Dengan banyaknya negara-negara Arab yang menganggap Washington tidak dapat diandalkan dan tidak dapat menghargai masalah keamanan mereka, kekuatan global seperti Rusia yang mendukung solusi dua negara untuk konflik Israel-Palestina adalah kekuatan yang terkadang dianggap lebih masuk akal oleh para pejabat Arab.
Dalam tatanan geopolitik yang lebih multipolar ini, para pemimpin Arab akan melihat Rusia sebagai salah satu kutub di dalamnya, sementara tentu saja China dan India adalah kutub lainnya. Negara-negara Arab dan Rusia sama-sama mendapat keuntungan dalam berbagai cara dari hubungan mereka, dan para pemimpin di seluruh dunia Arab akan terus berinteraksi dengan pemerintah Putin untuk menjaga jalur Rusia tetap terbuka di jalan raya multipolar yang mereka tempuh.

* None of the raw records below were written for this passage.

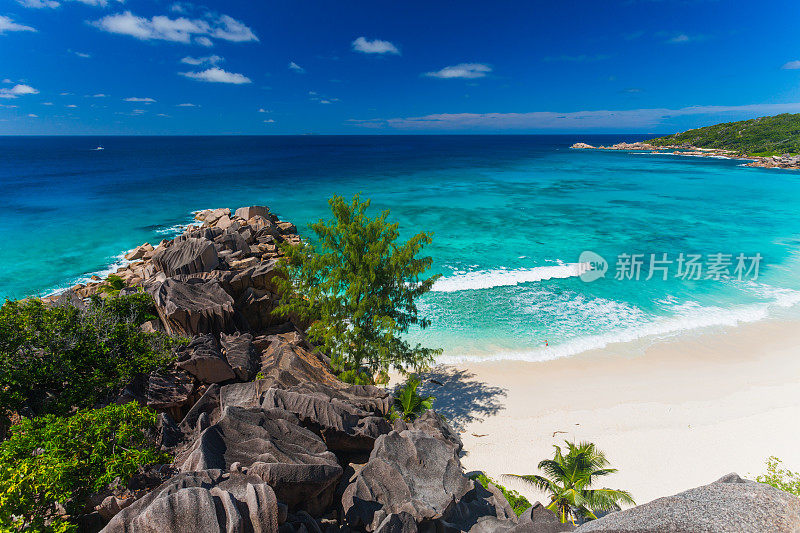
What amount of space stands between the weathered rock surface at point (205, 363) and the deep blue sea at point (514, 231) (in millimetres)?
15123

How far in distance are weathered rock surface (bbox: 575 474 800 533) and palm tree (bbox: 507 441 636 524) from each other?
7472 mm

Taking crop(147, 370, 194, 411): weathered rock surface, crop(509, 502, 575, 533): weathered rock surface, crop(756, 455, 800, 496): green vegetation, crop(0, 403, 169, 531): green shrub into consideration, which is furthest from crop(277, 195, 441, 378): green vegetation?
crop(756, 455, 800, 496): green vegetation

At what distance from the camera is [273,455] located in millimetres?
9828

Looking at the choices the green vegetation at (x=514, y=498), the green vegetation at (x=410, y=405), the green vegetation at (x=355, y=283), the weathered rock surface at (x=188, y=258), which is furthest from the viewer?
the weathered rock surface at (x=188, y=258)

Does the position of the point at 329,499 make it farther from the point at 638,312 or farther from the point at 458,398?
the point at 638,312

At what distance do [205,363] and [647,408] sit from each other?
865 inches

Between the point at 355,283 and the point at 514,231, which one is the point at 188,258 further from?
the point at 514,231

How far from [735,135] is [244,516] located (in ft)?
781

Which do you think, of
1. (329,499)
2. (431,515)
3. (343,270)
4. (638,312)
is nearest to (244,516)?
(329,499)

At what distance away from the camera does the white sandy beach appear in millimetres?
17109

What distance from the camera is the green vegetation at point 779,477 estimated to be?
14.5 metres

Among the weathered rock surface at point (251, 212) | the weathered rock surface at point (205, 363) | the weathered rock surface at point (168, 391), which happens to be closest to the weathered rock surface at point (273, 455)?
the weathered rock surface at point (168, 391)

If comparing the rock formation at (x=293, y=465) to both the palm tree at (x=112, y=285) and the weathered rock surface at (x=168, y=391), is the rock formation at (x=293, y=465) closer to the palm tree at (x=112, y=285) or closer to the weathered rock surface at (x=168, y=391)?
the weathered rock surface at (x=168, y=391)

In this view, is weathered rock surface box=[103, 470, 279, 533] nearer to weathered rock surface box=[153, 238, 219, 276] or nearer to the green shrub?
the green shrub
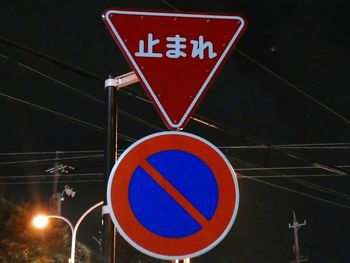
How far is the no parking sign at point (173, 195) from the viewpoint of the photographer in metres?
→ 2.50

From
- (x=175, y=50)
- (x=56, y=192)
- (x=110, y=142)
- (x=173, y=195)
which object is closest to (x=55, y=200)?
(x=56, y=192)

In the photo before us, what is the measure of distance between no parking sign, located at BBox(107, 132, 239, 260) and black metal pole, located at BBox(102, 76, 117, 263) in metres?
1.20

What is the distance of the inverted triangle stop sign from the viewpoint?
2828mm

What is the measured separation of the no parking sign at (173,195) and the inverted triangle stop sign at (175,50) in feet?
0.71

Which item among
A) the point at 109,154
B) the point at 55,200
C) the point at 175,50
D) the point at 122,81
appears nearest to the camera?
the point at 175,50

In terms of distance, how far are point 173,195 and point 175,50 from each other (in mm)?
754

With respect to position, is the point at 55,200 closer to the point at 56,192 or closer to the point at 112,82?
the point at 56,192

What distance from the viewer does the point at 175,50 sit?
9.47 feet

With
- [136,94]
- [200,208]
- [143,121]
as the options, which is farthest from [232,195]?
[143,121]

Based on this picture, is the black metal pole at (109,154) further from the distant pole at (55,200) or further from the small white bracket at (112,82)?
the distant pole at (55,200)

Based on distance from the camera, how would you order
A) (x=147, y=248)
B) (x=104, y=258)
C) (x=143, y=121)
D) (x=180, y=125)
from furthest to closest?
(x=143, y=121) → (x=104, y=258) → (x=180, y=125) → (x=147, y=248)

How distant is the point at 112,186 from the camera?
2541 mm

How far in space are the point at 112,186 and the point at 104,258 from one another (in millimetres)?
1410

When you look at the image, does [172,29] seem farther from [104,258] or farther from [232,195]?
[104,258]
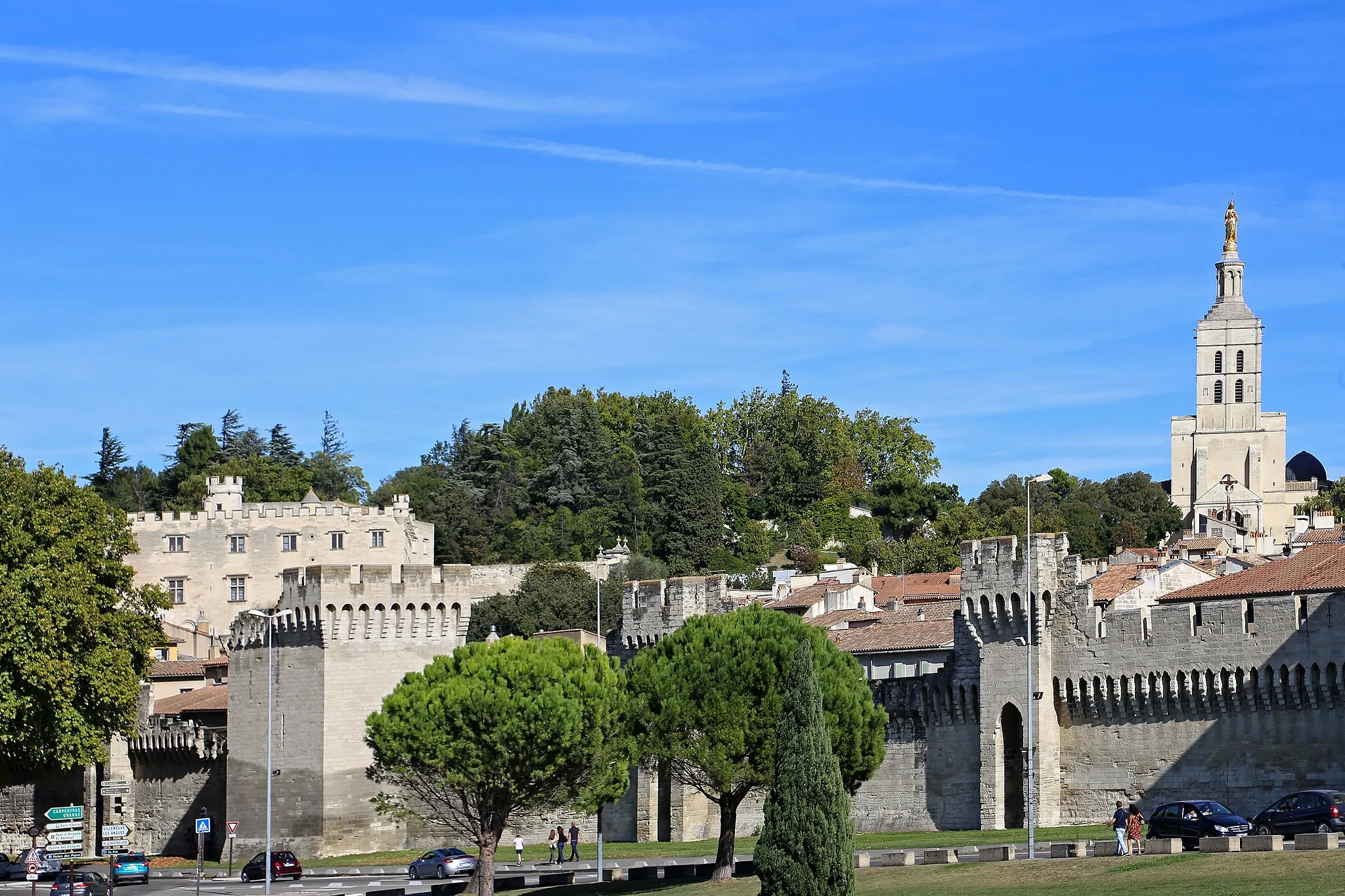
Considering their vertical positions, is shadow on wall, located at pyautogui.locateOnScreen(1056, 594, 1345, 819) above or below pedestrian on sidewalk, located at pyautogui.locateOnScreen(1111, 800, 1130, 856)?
above

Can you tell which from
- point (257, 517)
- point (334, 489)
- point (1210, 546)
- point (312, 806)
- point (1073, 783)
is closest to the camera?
point (1073, 783)

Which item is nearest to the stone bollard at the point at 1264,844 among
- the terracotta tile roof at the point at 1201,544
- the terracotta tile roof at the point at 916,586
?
the terracotta tile roof at the point at 916,586

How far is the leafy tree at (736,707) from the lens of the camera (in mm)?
Answer: 59281

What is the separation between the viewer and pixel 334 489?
17950cm

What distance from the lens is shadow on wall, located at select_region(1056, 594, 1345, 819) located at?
61.3 m

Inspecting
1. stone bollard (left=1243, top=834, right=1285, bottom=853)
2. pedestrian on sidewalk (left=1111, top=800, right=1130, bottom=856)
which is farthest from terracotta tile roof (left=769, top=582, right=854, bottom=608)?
stone bollard (left=1243, top=834, right=1285, bottom=853)

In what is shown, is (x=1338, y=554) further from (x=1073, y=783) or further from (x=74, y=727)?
(x=74, y=727)

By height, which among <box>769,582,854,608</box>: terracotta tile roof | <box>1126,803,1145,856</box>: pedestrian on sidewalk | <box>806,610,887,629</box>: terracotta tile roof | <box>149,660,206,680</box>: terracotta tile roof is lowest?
<box>1126,803,1145,856</box>: pedestrian on sidewalk

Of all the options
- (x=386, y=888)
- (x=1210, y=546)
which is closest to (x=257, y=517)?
(x=1210, y=546)

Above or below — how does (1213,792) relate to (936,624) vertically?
below

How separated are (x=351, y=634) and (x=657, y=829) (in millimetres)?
12571

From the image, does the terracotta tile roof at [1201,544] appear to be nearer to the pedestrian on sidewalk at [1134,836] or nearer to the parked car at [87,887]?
the pedestrian on sidewalk at [1134,836]

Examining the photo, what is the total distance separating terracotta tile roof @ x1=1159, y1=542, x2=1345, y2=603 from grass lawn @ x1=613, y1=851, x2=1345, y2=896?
16.6m

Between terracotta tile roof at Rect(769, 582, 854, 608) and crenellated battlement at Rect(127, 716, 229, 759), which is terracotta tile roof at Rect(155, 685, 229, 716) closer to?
crenellated battlement at Rect(127, 716, 229, 759)
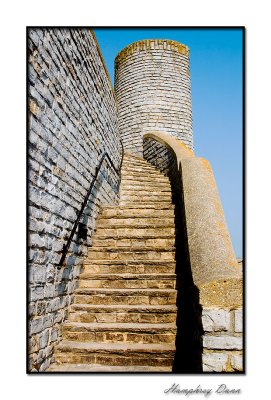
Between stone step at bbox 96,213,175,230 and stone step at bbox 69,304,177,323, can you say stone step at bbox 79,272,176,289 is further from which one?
stone step at bbox 96,213,175,230

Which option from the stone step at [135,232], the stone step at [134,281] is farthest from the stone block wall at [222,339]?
the stone step at [135,232]

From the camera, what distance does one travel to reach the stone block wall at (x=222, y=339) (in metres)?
2.44

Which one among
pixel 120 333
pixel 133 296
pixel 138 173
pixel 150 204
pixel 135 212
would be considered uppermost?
pixel 138 173

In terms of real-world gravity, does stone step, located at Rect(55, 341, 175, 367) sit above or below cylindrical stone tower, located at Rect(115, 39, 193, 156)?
below

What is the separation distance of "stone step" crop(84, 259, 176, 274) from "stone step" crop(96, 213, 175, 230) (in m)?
0.88

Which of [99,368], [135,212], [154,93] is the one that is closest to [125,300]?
[99,368]

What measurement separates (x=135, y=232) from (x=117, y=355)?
2.21 metres

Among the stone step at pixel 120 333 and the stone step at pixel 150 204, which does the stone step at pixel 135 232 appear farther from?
the stone step at pixel 120 333

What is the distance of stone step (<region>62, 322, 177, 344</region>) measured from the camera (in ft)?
11.3

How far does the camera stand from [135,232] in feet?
17.1

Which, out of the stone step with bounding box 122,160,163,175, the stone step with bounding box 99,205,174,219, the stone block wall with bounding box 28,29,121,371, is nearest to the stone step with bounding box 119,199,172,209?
the stone step with bounding box 99,205,174,219

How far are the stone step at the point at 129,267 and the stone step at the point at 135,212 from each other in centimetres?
118

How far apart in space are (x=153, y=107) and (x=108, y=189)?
293 inches

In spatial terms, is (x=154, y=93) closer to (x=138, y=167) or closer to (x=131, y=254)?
(x=138, y=167)
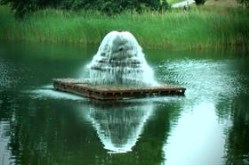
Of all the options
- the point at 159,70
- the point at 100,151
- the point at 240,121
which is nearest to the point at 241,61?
the point at 159,70

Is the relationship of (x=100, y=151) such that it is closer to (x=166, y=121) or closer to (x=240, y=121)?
(x=166, y=121)

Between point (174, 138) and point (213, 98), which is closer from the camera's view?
point (174, 138)

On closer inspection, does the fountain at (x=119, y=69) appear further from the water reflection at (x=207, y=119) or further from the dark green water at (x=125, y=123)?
the water reflection at (x=207, y=119)

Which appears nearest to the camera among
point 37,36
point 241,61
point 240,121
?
point 240,121

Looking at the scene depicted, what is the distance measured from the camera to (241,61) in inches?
1409

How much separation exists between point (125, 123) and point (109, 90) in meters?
3.39

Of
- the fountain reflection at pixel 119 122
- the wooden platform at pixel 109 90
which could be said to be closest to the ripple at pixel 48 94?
the wooden platform at pixel 109 90

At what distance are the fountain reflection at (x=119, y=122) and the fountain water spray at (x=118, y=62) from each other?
1973mm

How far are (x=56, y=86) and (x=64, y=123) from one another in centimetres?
622

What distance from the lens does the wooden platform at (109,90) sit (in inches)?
840

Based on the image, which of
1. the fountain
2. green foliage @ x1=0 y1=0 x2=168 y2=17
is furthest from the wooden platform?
green foliage @ x1=0 y1=0 x2=168 y2=17

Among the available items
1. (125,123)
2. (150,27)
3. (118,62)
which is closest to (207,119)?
(125,123)

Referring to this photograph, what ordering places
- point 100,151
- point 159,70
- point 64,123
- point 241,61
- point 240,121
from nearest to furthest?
point 100,151 < point 64,123 < point 240,121 < point 159,70 < point 241,61

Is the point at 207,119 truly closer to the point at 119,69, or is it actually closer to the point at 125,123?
the point at 125,123
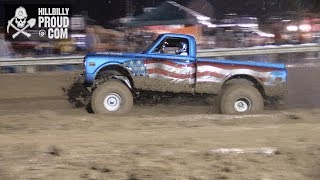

Pembekuan perang Ukraina dengan syarat-syarat yang membuat Rusia tampak kuat kemungkinan akan menyebabkan pandangan yang lebih luas di kalangan pembuat kebijakan dan pejabat keamanan Arab bahwa Moskow adalah aktor yang layak untuk diajak berinteraksi pada tingkat yang lebih tinggi, sementara negara-negara ini berusaha mencapai otonomi yang lebih besar dari AS.